Early stopping in third phase of training
nfultz opened this issue · 1 comments
nfultz commented
My current data set had a trace is below. I believe that the fit would have been essentially identical if the training had ended a hundred iterations early.
So it could be very practical to also specify a stopping condition in terms of a minimum improvement (instead of just a fixed number of iterations), especially for use cases where the training function is called repeatedly for hyperparam tuning.

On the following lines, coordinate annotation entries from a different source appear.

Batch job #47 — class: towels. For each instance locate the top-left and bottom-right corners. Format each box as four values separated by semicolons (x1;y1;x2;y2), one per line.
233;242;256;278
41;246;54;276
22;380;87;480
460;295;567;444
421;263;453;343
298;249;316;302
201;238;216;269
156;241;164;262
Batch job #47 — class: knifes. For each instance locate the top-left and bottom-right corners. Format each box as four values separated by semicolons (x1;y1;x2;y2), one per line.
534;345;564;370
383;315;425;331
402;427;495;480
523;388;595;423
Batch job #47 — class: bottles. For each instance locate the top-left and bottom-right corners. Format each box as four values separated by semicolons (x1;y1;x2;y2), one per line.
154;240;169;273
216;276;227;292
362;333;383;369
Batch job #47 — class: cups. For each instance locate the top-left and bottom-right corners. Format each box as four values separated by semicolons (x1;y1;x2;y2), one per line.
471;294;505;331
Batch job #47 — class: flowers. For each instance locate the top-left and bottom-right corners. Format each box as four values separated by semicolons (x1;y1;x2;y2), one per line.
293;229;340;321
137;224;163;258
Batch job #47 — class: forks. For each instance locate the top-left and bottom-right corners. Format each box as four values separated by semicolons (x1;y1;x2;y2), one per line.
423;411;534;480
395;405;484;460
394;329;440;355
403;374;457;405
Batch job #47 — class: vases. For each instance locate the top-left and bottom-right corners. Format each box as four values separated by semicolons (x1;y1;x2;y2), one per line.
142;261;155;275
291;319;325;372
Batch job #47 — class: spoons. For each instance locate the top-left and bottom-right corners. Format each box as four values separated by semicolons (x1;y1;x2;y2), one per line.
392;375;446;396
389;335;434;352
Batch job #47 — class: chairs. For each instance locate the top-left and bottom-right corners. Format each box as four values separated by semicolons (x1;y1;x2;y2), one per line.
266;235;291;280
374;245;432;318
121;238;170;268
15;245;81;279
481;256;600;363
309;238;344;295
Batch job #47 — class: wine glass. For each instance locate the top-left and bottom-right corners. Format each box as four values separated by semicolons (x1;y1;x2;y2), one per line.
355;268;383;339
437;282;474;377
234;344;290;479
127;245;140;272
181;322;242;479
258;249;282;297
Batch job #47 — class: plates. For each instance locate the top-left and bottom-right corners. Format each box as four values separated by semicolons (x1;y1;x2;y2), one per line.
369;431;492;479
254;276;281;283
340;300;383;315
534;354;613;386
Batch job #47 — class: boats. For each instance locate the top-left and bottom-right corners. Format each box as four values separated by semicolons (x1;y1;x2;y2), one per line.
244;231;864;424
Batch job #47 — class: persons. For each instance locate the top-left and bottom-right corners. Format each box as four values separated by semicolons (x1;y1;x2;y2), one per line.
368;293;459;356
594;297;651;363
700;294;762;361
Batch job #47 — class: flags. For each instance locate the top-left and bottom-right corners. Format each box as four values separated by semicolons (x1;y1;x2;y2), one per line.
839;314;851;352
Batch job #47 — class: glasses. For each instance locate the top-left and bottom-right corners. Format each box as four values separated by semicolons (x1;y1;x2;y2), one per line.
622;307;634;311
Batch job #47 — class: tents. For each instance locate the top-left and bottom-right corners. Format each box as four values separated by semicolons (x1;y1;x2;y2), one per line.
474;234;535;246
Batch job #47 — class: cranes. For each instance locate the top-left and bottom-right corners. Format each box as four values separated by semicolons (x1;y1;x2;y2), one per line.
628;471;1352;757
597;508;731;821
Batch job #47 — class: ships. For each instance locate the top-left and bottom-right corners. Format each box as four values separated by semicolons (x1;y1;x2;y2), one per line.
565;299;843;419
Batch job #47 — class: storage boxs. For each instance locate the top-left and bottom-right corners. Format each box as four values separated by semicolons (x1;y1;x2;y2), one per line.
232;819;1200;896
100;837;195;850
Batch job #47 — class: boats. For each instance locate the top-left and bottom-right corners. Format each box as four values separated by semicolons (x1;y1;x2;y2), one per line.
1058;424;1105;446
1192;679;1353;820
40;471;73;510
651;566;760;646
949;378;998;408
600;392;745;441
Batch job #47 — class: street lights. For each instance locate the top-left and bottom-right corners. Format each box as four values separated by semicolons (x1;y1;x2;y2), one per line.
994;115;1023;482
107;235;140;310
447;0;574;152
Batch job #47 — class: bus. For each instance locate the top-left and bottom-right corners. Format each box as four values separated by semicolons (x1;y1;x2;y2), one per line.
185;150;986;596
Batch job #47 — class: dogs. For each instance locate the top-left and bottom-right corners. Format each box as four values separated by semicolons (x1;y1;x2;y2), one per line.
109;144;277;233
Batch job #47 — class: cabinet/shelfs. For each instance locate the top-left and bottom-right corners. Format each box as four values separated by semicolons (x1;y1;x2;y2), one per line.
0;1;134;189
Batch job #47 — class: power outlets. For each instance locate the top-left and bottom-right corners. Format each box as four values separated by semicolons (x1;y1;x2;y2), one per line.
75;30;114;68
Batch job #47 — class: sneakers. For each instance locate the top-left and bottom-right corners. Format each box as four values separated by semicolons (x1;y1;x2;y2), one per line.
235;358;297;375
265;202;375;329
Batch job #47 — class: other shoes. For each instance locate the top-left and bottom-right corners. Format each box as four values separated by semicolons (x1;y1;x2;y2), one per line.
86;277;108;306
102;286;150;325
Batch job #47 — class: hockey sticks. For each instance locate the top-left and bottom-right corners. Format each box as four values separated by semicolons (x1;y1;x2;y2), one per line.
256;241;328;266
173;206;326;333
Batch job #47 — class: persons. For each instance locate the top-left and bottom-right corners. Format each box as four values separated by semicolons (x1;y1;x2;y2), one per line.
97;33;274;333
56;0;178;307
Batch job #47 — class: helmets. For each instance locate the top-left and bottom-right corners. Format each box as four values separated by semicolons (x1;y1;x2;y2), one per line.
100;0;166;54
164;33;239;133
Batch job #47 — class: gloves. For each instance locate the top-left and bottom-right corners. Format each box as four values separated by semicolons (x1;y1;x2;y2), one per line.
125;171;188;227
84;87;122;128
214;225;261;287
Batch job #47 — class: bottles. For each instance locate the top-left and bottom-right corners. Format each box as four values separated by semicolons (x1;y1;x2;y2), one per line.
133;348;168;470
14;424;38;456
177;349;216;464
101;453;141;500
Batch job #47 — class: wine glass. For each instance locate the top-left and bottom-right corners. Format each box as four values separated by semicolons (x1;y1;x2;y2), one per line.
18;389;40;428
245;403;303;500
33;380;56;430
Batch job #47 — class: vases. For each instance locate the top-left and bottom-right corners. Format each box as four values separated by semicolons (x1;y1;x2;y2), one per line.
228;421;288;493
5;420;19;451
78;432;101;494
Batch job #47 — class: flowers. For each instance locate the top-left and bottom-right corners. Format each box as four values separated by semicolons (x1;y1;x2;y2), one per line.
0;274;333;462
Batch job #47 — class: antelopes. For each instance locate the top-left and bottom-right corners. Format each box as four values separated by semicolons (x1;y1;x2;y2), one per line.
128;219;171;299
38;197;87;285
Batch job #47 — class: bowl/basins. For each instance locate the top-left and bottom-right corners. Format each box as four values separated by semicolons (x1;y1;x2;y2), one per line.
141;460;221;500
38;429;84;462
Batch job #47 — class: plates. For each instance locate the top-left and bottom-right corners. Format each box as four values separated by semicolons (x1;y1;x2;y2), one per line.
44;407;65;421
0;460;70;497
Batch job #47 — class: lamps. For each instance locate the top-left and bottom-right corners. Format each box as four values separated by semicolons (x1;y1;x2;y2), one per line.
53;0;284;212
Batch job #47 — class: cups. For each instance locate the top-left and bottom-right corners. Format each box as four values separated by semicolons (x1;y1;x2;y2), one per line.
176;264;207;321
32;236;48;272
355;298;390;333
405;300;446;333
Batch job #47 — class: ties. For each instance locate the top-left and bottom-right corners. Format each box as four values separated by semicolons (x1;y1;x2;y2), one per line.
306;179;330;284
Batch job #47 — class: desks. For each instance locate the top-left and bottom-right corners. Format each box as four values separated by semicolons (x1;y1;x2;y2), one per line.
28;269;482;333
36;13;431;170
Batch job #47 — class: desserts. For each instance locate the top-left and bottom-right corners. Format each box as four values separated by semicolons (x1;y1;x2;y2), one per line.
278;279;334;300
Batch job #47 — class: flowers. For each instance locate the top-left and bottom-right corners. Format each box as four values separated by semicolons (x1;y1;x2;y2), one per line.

Initial Loss: 221937.015625
Iteration: 10, Loss: 2350144.000000
Iteration: 20, Loss: 402674.156250
Iteration: 30, Loss: 240955.015625
Iteration: 40, Loss: 197510.812500
Iteration: 50, Loss: 153939.875000
Iteration: 60, Loss: 129958.703125
Iteration: 70, Loss: 117012.429688
Iteration: 80, Loss: 107633.703125
Iteration: 90, Loss: 98910.828125
Iteration: 100, Loss: 88535.101562
Iteration: 110, Loss: 160596.593750
Iteration: 120, Loss: 146496.093750
Iteration: 130, Loss: 138674.703125
Iteration: 140, Loss: 134762.906250
Iteration: 150, Loss: 132901.375000
Iteration: 160, Loss: 132175.421875
Iteration: 170, Loss: 132131.562500
Iteration: 180, Loss: 132340.203125
Iteration: 190, Loss: 132734.750000
Iteration: 200, Loss: 133220.187500
Iteration: 210, Loss: 60164.875000
Iteration: 220, Loss: 54855.210938
Iteration: 230, Loss: 53705.199219
Iteration: 240, Loss: 53232.484375
Iteration: 250, Loss: 53050.156250
Iteration: 260, Loss: 52986.171875
Iteration: 270, Loss: 52963.117188
Iteration: 280, Loss: 52954.531250
Iteration: 290, Loss: 52950.292969
Iteration: 300, Loss: 52948.816406
Iteration: 310, Loss: 52948.343750
Iteration: 320, Loss: 52947.710938
Iteration: 330, Loss: 52947.429688
Iteration: 340, Loss: 52947.203125
Iteration: 350, Loss: 52947.214844
Iteration: 360, Loss: 52947.093750
Iteration: 370, Loss: 52946.875000
Iteration: 380, Loss: 52946.687500
Iteration: 390, Loss: 52946.578125
Iteration: 400, Loss: 52946.523438
Iteration: 410, Loss: 52946.421875
Iteration: 420, Loss: 52946.429688
Iteration: 430, Loss: 52946.238281
Iteration: 440, Loss: 52946.078125
Iteration: 450, Loss: 52945.914062
Elapsed time: 447.48s
CPU times: user 10min 29s, sys: 17.6 s, total: 10min 46s
Wall time: 7min 46s
hyhuang00 commented
This is an interesting idea. Given the way the loss has been constructed, it will take some time to find a good threshold for early stopping that works for most of the use cases. I think on most datasets, 350 iterations will be sufficient, so it could be used as a temporary workaround for your scenario.